Back in the day, Art Heyman really encapsulated something about Duke Basketball and became the face of the Blue Devils. That lasted a fairly long time, until the Foster era, really. You could argue about who took on that role in the late ‘70s. Was it Mike Gminski? Jim Spanarkel? Gene Banks? Kenny Dennard?
We’d say it was Dennard, at least partly because his personality and style bore a resemblance to that of King Arthur, as Heyman was sometimes called. He personified the fun-loving side of Duke Basketball
as it existed then.
Mike Krzyzewski, who coached Banks and Dennard for one year, brought a much more serious tone to Duke, and a commitment to winning that was unsurpassed.
And during the Coach K era, Christian Laettner emerged as the new face of Duke Basketball.
He was ferocious and relentless. And while he was GQ handsome, Grant Hill saw something else in Laettner. Laettner, Hill told Chris Webber on Webber’s podcast, was portrayed “… as a goody two-shoes. I was like, ‘No, this is not him at all.’”
He also said this: “Christian, at the time, was the blackest white guy I’ve ever been around. We had what we call the ‘black’ bench at Duke. In between classes, for 20 minutes, the black students would congregate. It was under a big tree, so there was shade. He’d be the only white person there… I remember I came on my visit, I stayed with Brian (Davis) and Christian, and Christian was playing the Jungle Brothers.”
The funniest part of this is that it came on Webber’s podcast. Michigan’s Fab Five derided Duke for years, but Duke was 3-0 against the Wolverines in those years.
It was next to impossible to beat Duke in the Laettner era and that, Hill believes (correctly), is why Duke is hated.

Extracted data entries
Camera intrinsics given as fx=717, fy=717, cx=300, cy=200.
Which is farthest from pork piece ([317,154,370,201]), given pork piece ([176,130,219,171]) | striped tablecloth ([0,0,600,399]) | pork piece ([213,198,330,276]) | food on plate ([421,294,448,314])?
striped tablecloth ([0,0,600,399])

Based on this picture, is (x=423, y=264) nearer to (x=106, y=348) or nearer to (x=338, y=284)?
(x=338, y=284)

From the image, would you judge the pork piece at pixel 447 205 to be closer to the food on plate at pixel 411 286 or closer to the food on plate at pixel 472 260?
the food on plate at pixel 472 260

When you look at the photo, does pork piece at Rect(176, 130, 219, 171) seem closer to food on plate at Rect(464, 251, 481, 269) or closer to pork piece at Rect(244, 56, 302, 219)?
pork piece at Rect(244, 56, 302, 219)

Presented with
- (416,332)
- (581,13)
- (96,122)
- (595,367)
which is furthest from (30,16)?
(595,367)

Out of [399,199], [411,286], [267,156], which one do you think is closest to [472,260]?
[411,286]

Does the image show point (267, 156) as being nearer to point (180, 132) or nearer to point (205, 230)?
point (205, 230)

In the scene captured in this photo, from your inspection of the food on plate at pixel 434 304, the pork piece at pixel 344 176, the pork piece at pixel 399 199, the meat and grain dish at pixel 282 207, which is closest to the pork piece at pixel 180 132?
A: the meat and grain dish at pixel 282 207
==
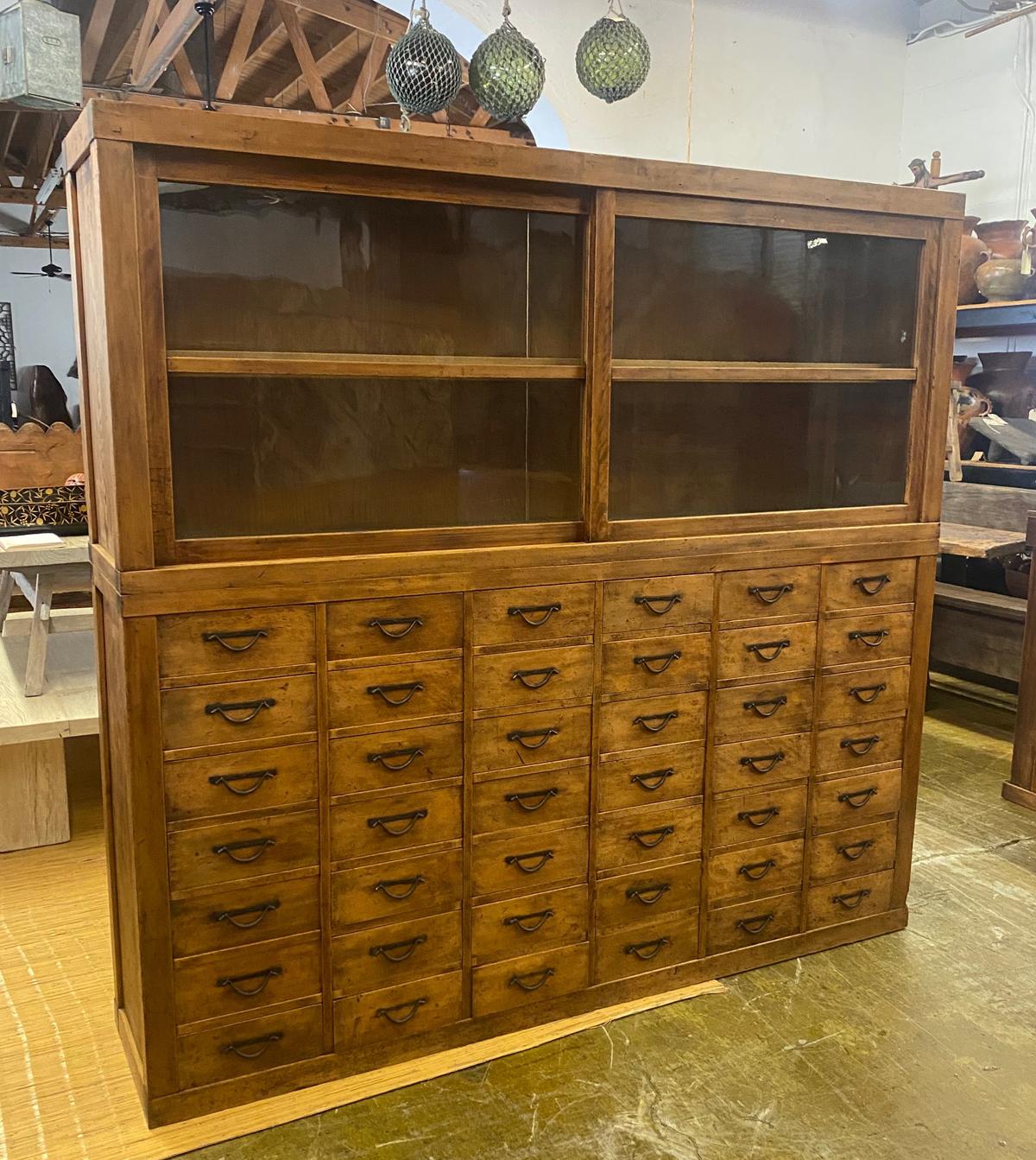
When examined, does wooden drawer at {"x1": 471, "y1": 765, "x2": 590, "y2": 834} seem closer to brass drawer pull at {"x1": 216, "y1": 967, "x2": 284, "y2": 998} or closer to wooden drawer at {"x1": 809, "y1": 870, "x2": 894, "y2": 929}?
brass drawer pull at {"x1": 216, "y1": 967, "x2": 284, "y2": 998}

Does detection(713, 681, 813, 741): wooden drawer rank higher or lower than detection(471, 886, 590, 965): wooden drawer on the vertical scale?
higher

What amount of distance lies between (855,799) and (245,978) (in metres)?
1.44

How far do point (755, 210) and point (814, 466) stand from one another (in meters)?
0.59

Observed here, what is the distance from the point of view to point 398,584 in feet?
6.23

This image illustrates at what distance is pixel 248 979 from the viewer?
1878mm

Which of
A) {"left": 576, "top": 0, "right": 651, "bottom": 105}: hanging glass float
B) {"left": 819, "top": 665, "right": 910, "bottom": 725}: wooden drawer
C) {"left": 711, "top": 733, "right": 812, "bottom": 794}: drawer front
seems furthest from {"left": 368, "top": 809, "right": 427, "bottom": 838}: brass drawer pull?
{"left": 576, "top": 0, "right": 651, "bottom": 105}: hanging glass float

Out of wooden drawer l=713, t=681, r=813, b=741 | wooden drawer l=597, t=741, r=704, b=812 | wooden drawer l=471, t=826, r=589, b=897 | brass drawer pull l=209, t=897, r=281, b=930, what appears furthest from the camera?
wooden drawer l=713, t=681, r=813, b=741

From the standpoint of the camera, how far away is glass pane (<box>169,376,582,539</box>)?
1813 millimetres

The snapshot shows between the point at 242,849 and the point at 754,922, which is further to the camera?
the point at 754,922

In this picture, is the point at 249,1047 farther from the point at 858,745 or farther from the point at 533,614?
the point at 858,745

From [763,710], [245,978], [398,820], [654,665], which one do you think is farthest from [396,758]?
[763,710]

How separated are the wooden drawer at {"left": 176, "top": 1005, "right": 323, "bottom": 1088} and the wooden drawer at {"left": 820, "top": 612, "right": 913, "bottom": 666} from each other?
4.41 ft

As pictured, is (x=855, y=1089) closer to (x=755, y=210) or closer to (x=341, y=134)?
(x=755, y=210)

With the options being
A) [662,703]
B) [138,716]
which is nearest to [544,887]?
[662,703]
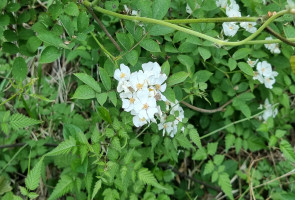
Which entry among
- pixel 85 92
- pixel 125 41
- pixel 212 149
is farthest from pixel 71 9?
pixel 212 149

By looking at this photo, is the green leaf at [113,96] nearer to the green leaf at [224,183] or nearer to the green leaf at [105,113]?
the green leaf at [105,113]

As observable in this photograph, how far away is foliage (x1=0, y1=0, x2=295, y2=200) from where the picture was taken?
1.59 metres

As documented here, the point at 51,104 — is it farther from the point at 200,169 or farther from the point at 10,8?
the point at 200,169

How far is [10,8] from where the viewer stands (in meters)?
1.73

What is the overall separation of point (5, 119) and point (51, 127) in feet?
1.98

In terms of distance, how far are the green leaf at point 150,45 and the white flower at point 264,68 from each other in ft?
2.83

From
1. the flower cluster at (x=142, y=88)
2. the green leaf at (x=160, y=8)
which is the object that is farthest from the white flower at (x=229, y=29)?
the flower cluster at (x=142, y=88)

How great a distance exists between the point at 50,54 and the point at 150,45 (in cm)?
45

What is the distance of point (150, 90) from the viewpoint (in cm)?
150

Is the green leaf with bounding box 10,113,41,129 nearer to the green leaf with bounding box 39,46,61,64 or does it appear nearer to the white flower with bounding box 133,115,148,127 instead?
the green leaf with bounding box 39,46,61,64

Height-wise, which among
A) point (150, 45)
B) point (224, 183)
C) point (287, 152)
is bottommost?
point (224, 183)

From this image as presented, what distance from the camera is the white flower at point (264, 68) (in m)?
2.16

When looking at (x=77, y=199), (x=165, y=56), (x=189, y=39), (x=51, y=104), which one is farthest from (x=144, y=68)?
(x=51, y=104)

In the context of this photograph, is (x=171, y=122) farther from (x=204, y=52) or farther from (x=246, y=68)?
---
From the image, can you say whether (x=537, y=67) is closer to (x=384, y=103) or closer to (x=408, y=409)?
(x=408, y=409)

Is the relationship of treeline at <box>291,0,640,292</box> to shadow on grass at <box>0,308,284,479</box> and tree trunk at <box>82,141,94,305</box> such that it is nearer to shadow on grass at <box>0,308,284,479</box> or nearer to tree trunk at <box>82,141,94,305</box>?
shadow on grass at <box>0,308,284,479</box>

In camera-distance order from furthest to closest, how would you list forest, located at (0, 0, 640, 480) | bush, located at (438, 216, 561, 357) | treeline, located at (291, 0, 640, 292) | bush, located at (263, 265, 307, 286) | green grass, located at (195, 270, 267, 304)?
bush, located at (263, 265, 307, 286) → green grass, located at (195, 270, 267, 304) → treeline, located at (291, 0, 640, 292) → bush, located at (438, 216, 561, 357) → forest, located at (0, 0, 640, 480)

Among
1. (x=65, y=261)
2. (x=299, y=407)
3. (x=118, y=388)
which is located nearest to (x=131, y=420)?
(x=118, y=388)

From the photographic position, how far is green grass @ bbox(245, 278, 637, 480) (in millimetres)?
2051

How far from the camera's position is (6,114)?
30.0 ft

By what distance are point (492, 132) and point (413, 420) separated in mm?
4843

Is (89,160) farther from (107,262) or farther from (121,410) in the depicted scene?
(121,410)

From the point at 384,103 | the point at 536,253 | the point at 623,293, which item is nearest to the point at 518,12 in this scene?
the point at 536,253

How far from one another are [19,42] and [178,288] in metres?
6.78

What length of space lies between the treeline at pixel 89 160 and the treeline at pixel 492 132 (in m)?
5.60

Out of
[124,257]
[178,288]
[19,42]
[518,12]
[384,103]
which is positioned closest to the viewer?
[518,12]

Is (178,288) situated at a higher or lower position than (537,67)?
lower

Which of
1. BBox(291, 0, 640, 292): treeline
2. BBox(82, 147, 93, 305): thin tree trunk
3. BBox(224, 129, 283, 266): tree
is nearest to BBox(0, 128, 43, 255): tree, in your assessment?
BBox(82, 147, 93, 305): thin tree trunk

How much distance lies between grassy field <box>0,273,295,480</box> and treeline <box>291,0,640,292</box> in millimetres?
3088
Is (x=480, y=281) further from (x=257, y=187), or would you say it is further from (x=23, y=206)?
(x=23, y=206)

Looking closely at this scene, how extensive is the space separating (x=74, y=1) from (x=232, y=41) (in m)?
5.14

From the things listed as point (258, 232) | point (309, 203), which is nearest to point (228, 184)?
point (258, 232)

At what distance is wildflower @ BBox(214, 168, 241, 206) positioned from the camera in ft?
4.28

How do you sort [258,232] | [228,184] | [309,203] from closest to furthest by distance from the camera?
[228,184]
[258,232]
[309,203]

### [What this task involves]
Decide whether each statement below agrees with the passage on Duke Basketball. Answer yes or no for each, and quote the words from the passage that settle it. 1. Mike Krzyzewski coached Banks and Dennard for one year. 2. Grant Hill spoke about Laettner on Chris Webber's podcast. 3. Michigan won most of its games against Duke during the Fab Five years. You won't need the rows for this work.

### [Solved exercise]
1. Yes: "Mike Krzyzewski, who coached Banks and Dennard for one year"
2. Yes: "Hill told Chris Webber on Webber’s podcast"
3. No: "Duke was 3-0 against the Wolverines in those years."